The post A Look at MyRocks Performance appeared first on Percona Database Performance Blog.

Keep Sensitive Data Secure in a Replication Setup

April 30, 2018 - 2:47pm

This blog post describes how to keep sensitive data secure on slave servers in a MySQL async replication setup.

Almost every web application has a sensitive data: passwords, SNN, credit cards, emails, etc. Splitting the database to secure and “public” parts allows for restricting user and application parts access to sensitive data.

Field encryption

This is based on MySQL encryption functions or on client-side encryption when the authorized user knows a secret, but encrypted data is distributed to all slaves.
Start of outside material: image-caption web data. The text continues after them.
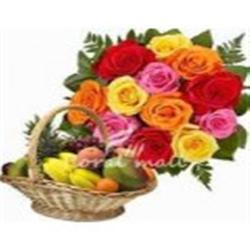 Mix Roses Basket & Fresh Fruit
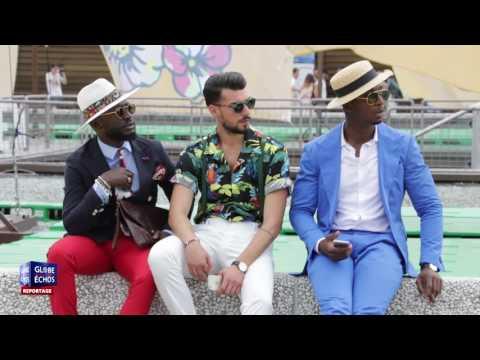 92ème édition du PITTI UOMO 2017 Florence - Interview réalisée par Berta CORVI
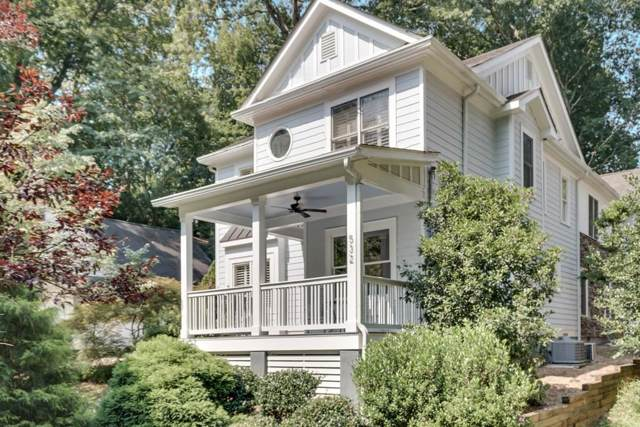 532 Harold Avenue NE, Atlanta, GA 30307 (MLS #6594156) :: The Zac Team @ RE/MAX Metro Atlanta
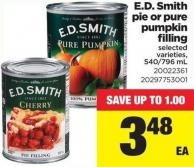 E.d. Smith Pie Or Pure Pumpkin Filling - 540/796 Ml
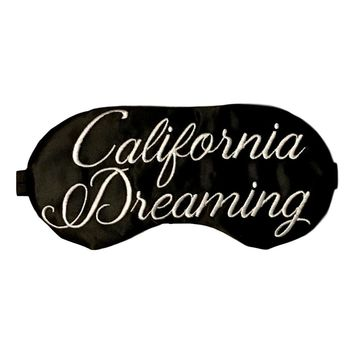 CALIFORNIA DREAMING SLEEP MASK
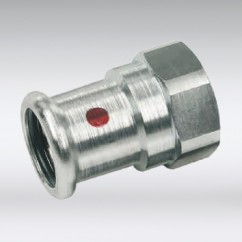 Bonfix press schroefbus staal
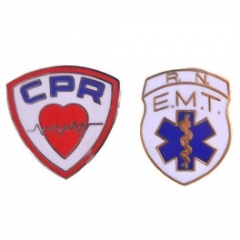 Fire and Med DP Badge 04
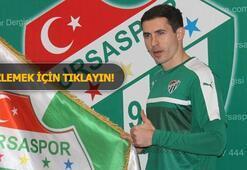 Bursaspor, Bogdan Stancu ile 2.5 yıllık sözleşme imzaladı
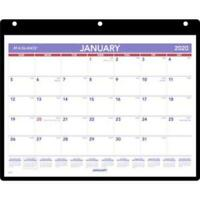 "At a Glance SK8-00 At-a-glance Monthly Desk And Wall Calendar - Monthly - 11"" X"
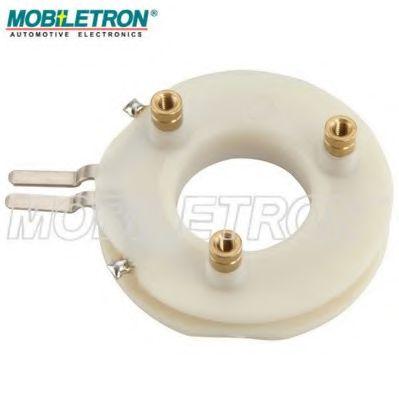 Mobiletron cb04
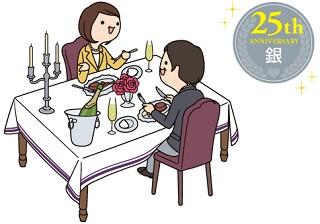 25周年 銀婚式の名前の意味と関連するプレゼント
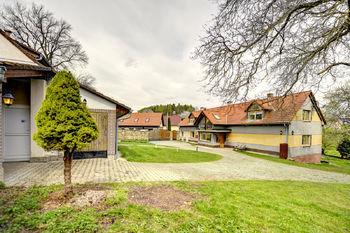 Prodej domu 420 m², Struhařov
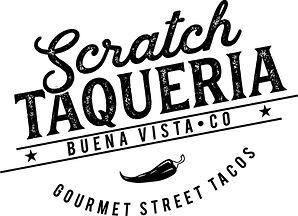 Scratch Taqueria Black-03.jpg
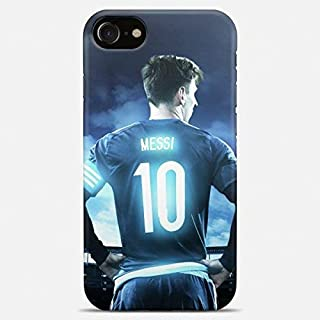 0af9fddd8 Inspired by Lionel messi phone case Lionel messi iPhone case 7 plus X XR XS  Max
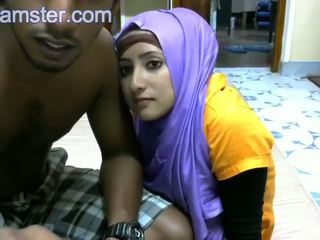 Naimisissa srilankan pari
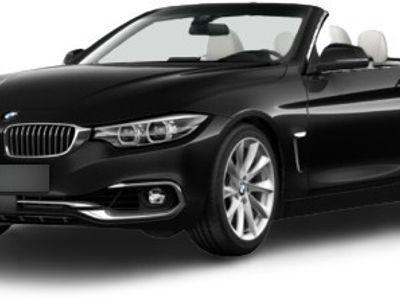 gebraucht BMW 440 440 i Luxury Line Cabrio Leder LED Navi Keyless Kurvenlicht HUD ACC Rόckfahrkam. El. Verdeck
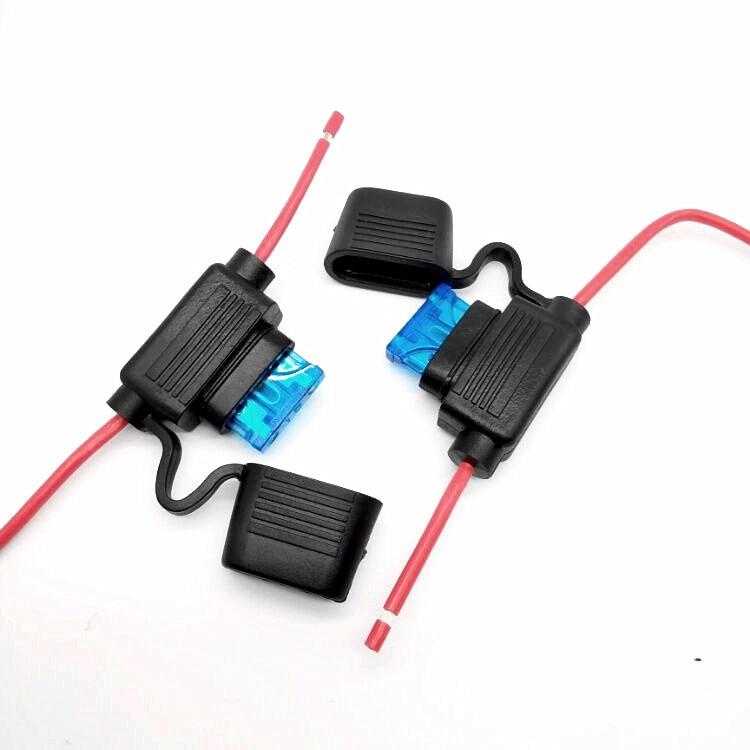 10 Gauge ATC Inline Fuse Holder Car Truck Uses Regular Standard Blade Fuses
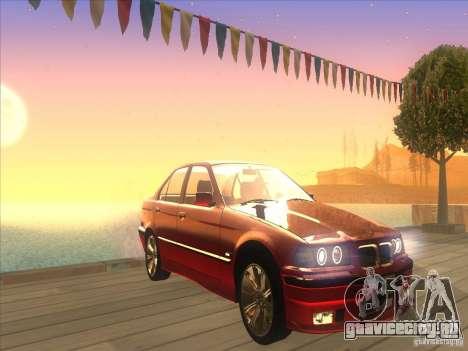 BMW E36 для GTA San Andreas вид изнутри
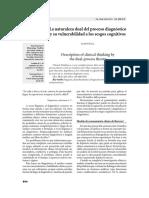 LA NATURALEZA DUAL DEL PROCESO DIAGNOSTICO Y SU VULNERABILIDAD A LOS SESGOS COGNTIVOS.pdf
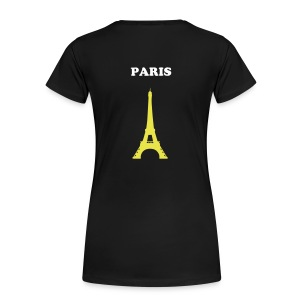 paris  apparel - Women's Premium T-Shirt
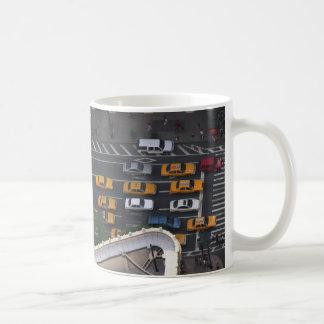 City002 Coffee Mug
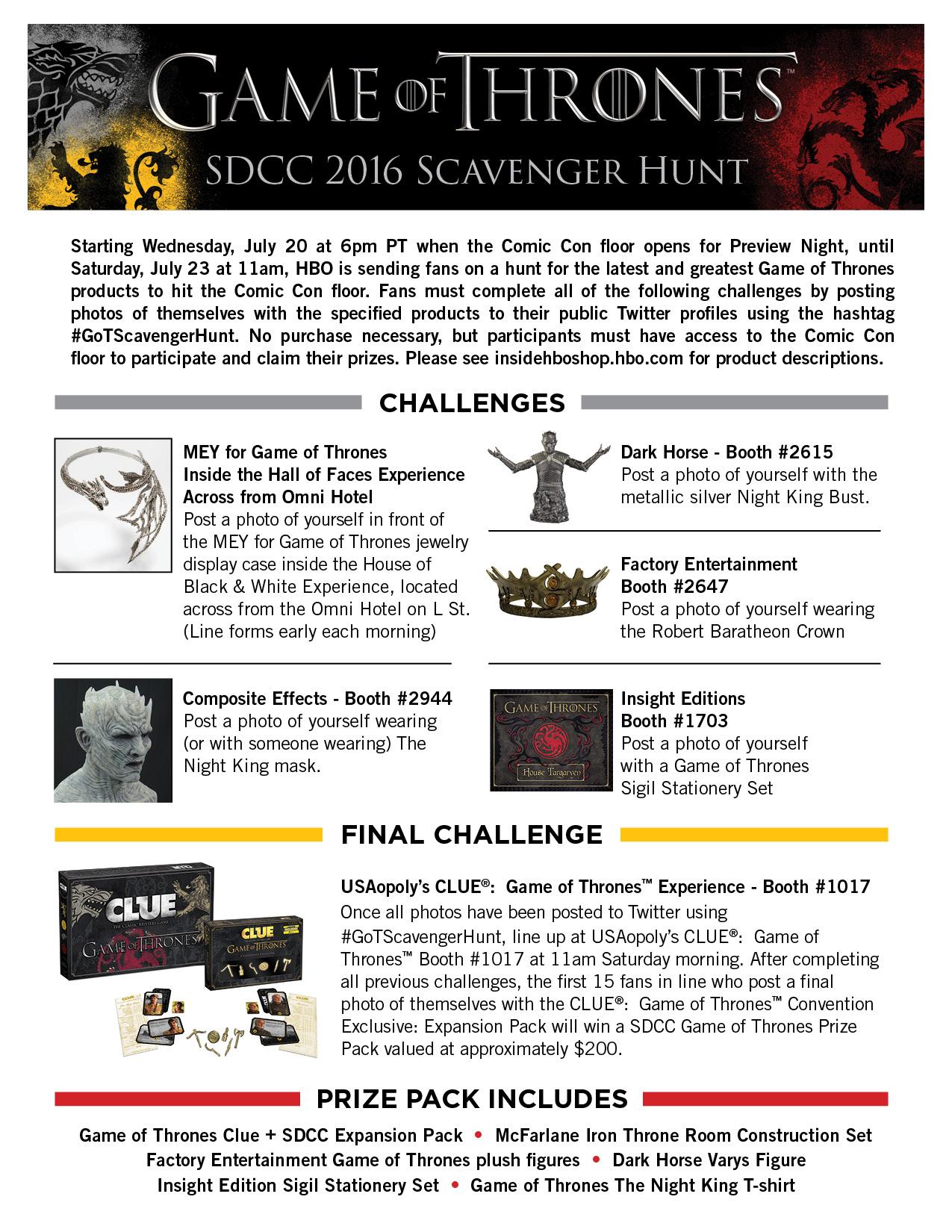 GOT SDCC Scavenger Hunt.jpg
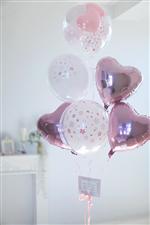 【大型】【結婚式 電報 送料無料】桜のお祝い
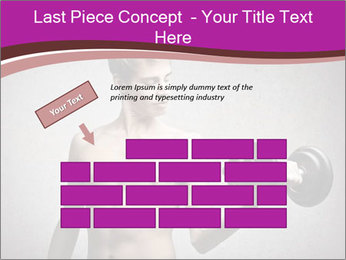 0000074422 PowerPoint Template - Slide 46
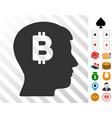mental bitcoin icon with bonus vector image vector image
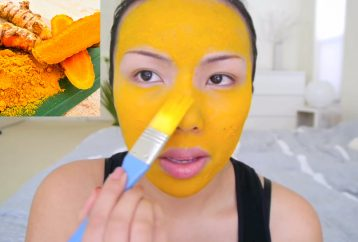 how-to-use-turmeric-on-your-face-to-eliminate-acne-eczema-inflammation-and-dark-spots-forever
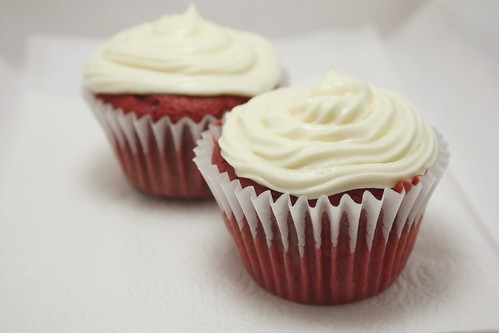 Red Velvet Cupcakes w/ Cream Cheese Icing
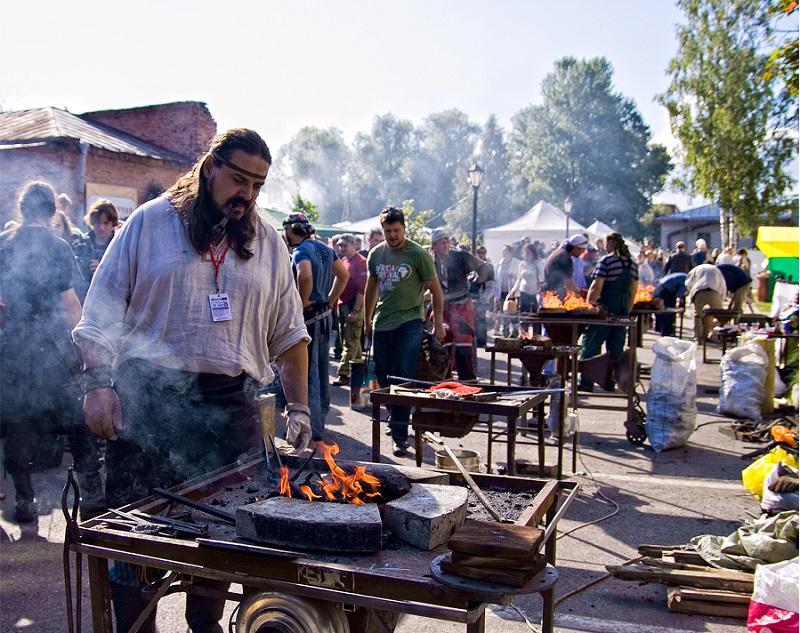 фестиваль в судаке в 2016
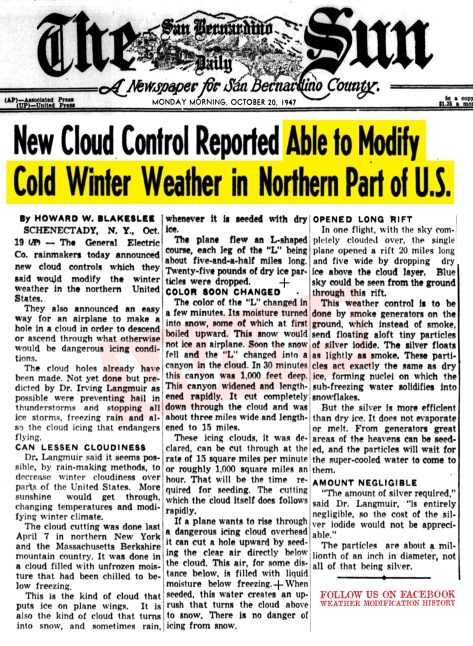 1947-101-20-New-Cloud-Control-Reported-Able-to-Modify-Cold-Winter-Weather-in-Northern-Part-of-USA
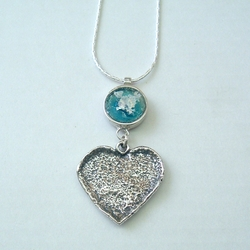 Roman glass heart necklace made in Israel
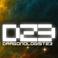 avatar for DrAGONOLOGIST23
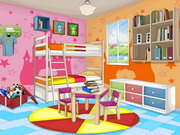 game Crazy Kid Bedroom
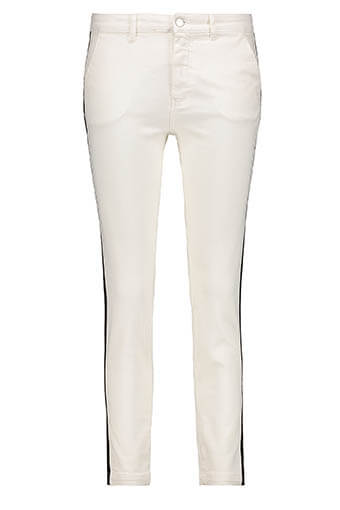 Imogene + Willie / Pantalon Tilda Tux 1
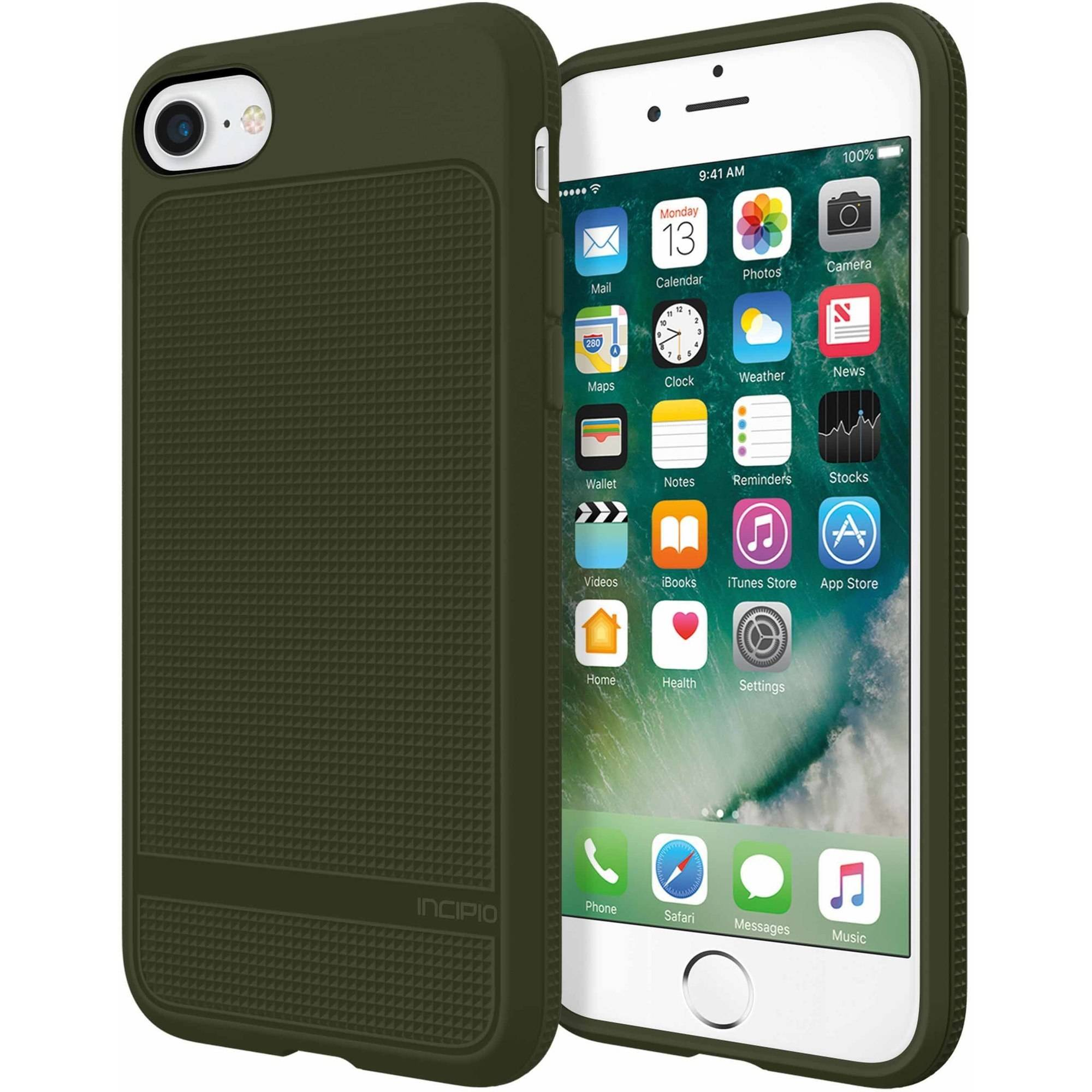 Incipio NGP [Advanced] Case for Apple iPhone 6/6S/7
  • If possible, use hashes with a big enough salt, and do not store real sensitive data in the database. A good example is passwords. An end-user sends the login and password, application/SQL code calculates the hash with a salt value unique for each end-user and compares the hash with the value stored in the database. Even if the attacker gets the hashes, it’s still hard or even impossible to extract real passwords for all users. Make sure that you are using a good random number generator for the salt, application-side secret, and a good hash function (not MD5).
  • Encryption is not suitable if you are going to provide public access to your database (via slave dumps in sql/csv/xml/json format).
  • Encryption is a complex topic. Check here for a good blog post explaining hashing usage, and try to find a security consultant if you are inventing some “new” method of storing and encrypting data.
Field encryption example

I’m using a single server setup, because the most important part of data separation should be done on the application side. The secure part of the application has a secret passphrase. For example, you can place the code working with authentication, full profile and payments on a separate server and use a dedicated MySQL account.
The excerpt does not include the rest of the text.